The ClinGen Evidence Repository is an FDA-recognized human genetic variant database containing expert-curated assertions regarding variants' pathogenicity and supporting evidence summaries. [Disclaimer]

  • See Evidence submitted by expert panel for details.

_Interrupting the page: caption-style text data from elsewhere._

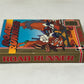 NES Nintendo - Road Runner - Complete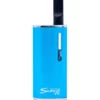 Tsunami Surge VV Portable Oil Vaporizer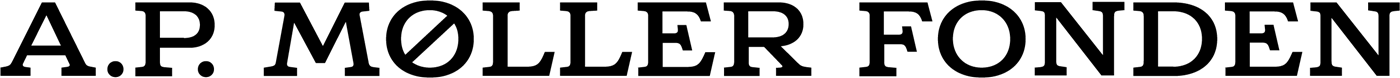 APMF LOGO SORT RGB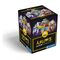 Dragon Ball Z Anime Puzzle Collection Jigsaw Puzzle Dragon Ball Reach (500 pieces)
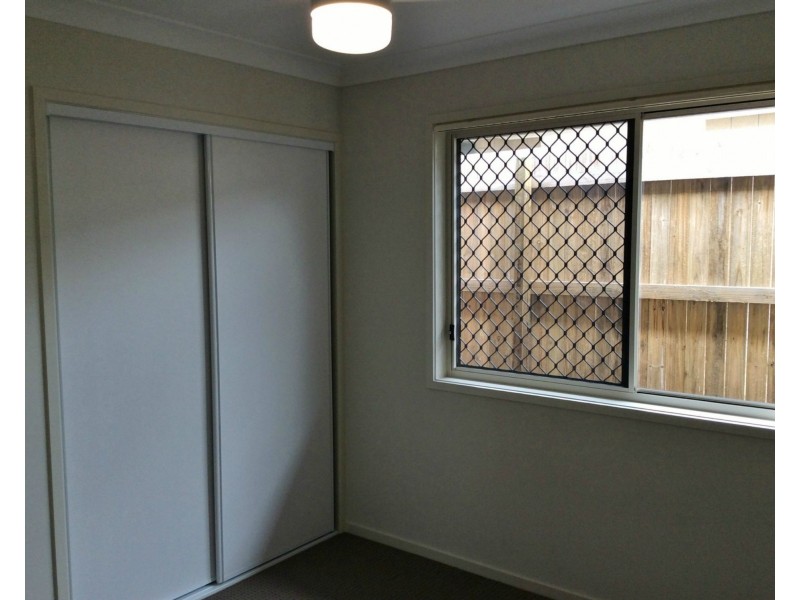 13 Alabaster Drive, Logan Reserve QLD 4133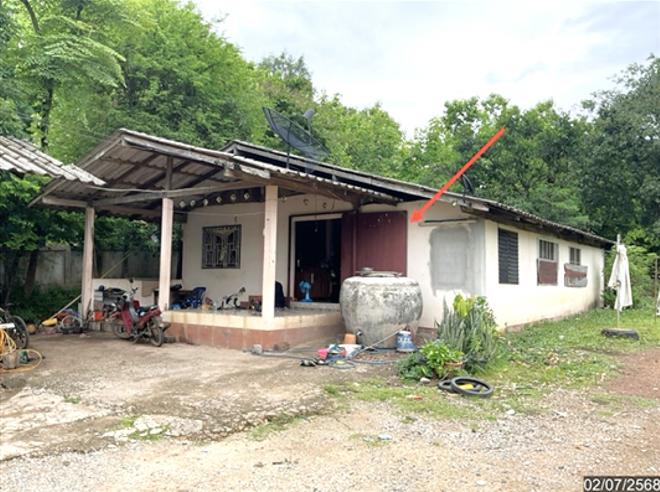 02 บ้านเดี่ยว | พะเยา เชียงคำ อ่างทอง | 02-88-18352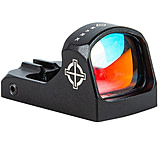 Image of SightMark Mini Shot A-Spec 1x33 mm M3 Micro Reflex Sight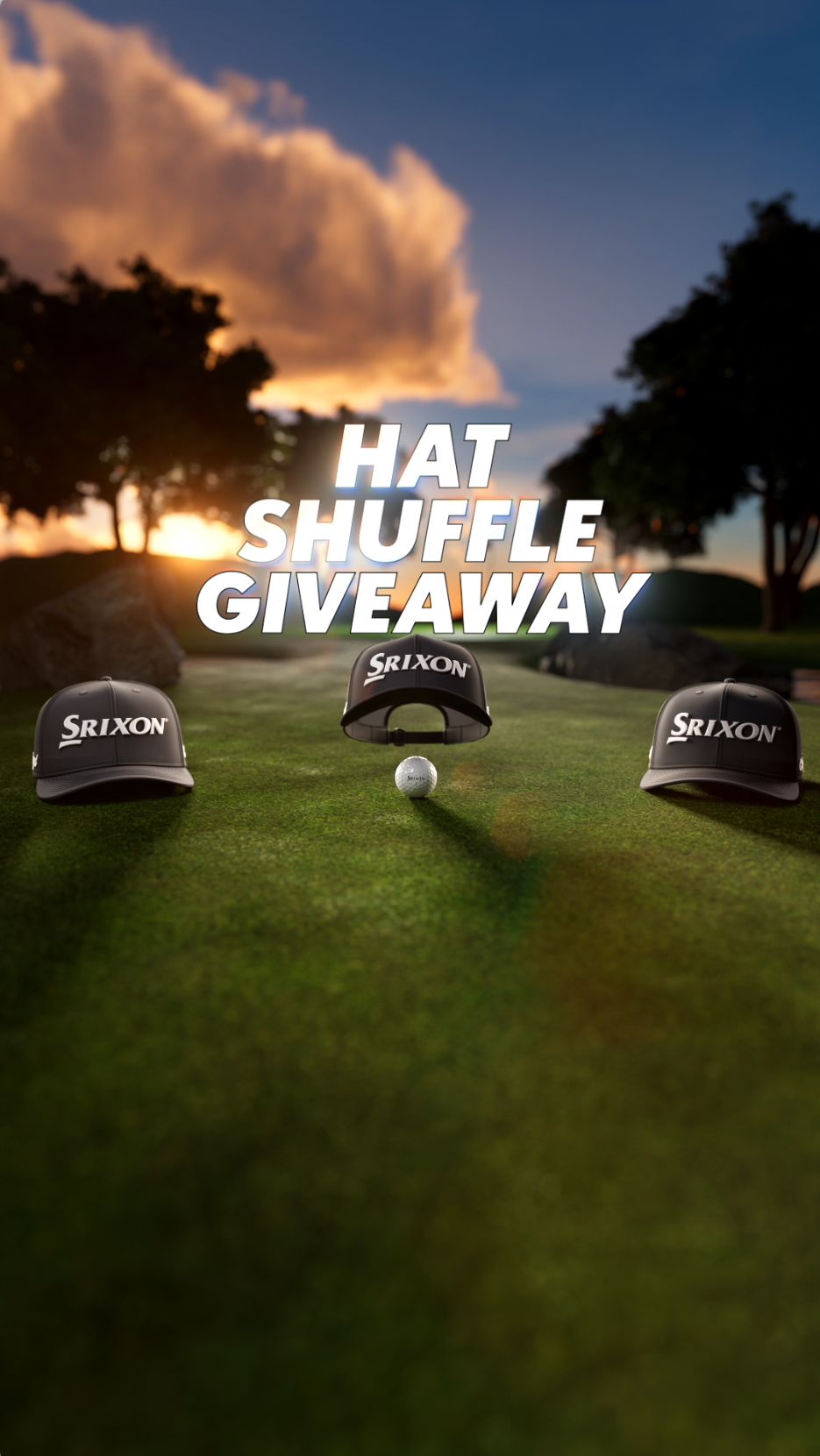 Srixon_Hat_Shuffle_Frame (1).png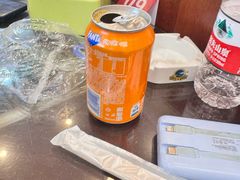 -自游人·美食一楼·地道徽菜(三十年名店)
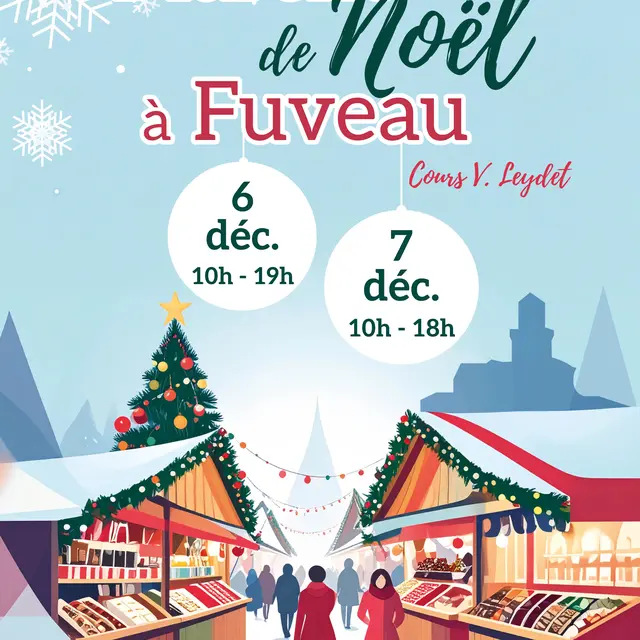 Dédicaces à la Maison de la Presse_Fuveau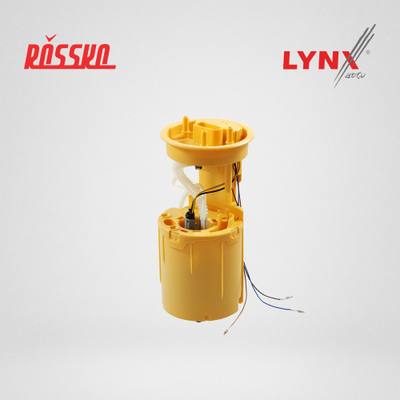 LYNXauto CF-3655 Топливный модуль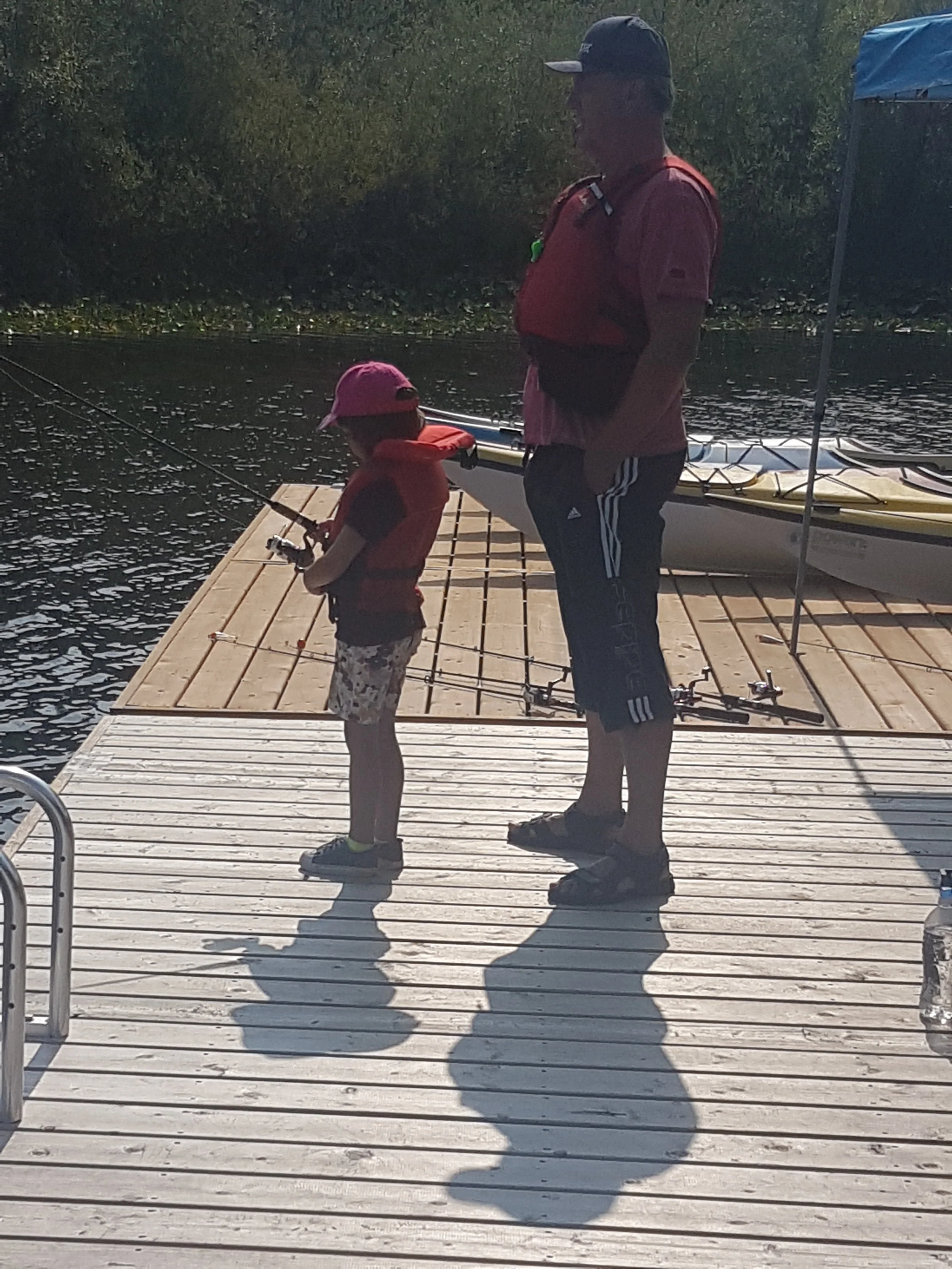 Fishing with Opa.jpg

Variant: NM_004004.6(GJB2):c.110T>C (p.Val37Ala)

CA6904317

449490 (ClinVar)

Gene: GJB2
Condition: nonsyndromic genetic deafness
Inheritance Mode: Autosomal recessive inheritance
UUID: 1d8c5ad9-8453-4ae4-8c22-1b4c7b044189

HGVS expressions

NM_004004.6:c.110T>C
NM_004004.6(GJB2):c.110T>C (p.Val37Ala)
NM_004004.5:c.110T>C
ENST00000382844.1:c.110T>C
ENST00000382848.4:c.110T>C
NC_000013.11:g.20189472A>G
CM000675.2:g.20189472A>G
NC_000013.10:g.20763611A>G
CM000675.1:g.20763611A>G
NC_000013.9:g.19661611A>G
NG_008358.1:g.8504T>C

Likely Pathogenic

Met criteria codes 4
PM2_Supporting PP3 PM3 PM5
Not Met criteria codes 1
PS3

Evidence Links 4

Expert Panel

Criteria Specification Information

Criteria Specifications for this VCEP
Evidence submitted by expert panel
Hearing Loss VCEP
The allele frequency of the p.Val37Ala variant in the GJB2 gene is 0.04% (13/35428) of Latino chromosomes by gnomAD v2.1.1, which is a low enough frequency to apply PM2_Supporting based on the thresholds defined by the ClinGen Hearing Loss Expert Panel for autosomal recessive hearing loss (PM2_Supporting). This variant has been identified in 3 heterozygous individuals with hearing loss who did not harbor a second variant in GJB2 (PMID 21287563, PMID 17666888, PMID 15365987), but has also been detected in 1 patient with hearing loss in trans with a pathogenic variant (PM3; Partners LMM internal data SCV000967620.2). The REVEL computational prediction analysis tool produced a score of 0.675, which rounded up to 0.7 is above the threshold necessary to apply PP3 (PP3). A different pathogenic missense variant (p.Val37Ile) has been previously identified at this codon of GJB2 which may indicate that this residue is critical to the function of the protein (PM5; p.Val37Ile ClinVar Variation ID 17023, PMID 31160754). In summary, this variant meets criteria to be classified as likely pathogenic for autosomal recessive hearing loss based on the ACMG/AMP criteria applied as specified by the Hearing Loss Expert Panel (PM3, PM5, PM2_Supporting, PP3).
Met criteria codes
PM2_Supporting
The variant is found in 13/35428 (0.04%) of Latino alleles in gnomAD version 2.1.1. This is low enough to meet the threshold for PM2_Supporting (<0.07%)
PP3
The REVEL score is 0.675, which is lower than our pathogenic cutoff of 0.7. However, the HL VCEP experts have voted to round up and apply PP3.
PM3
While there are many heterozygous cases that weren't counted, PM3 is applied because the variant was identified by LMM in one individual with hearing loss who was compound het for the c.167delT variant in GJB2. Phase was confirmed.

PM5
The p.Val37Ile variant is classified as Pathogenic by the Hearing Loss VCEP. There is a second variant that is classified as LP by Partners LMM (p.Val37Phe). However, there is only one reported individual and PM5 with V37I is used to get it to its LP classification. For that reason, I didn't upgrade PM5.
Not Met criteria codes
PS3
Bioinformatic analysis was used to predict the effect of the p.Val37Ala variant on GJB2 and molecular modeling determined that there may be a loss of protein structure. However, because no in vitro or in vivo experiments were done, this was not counted towards PS3.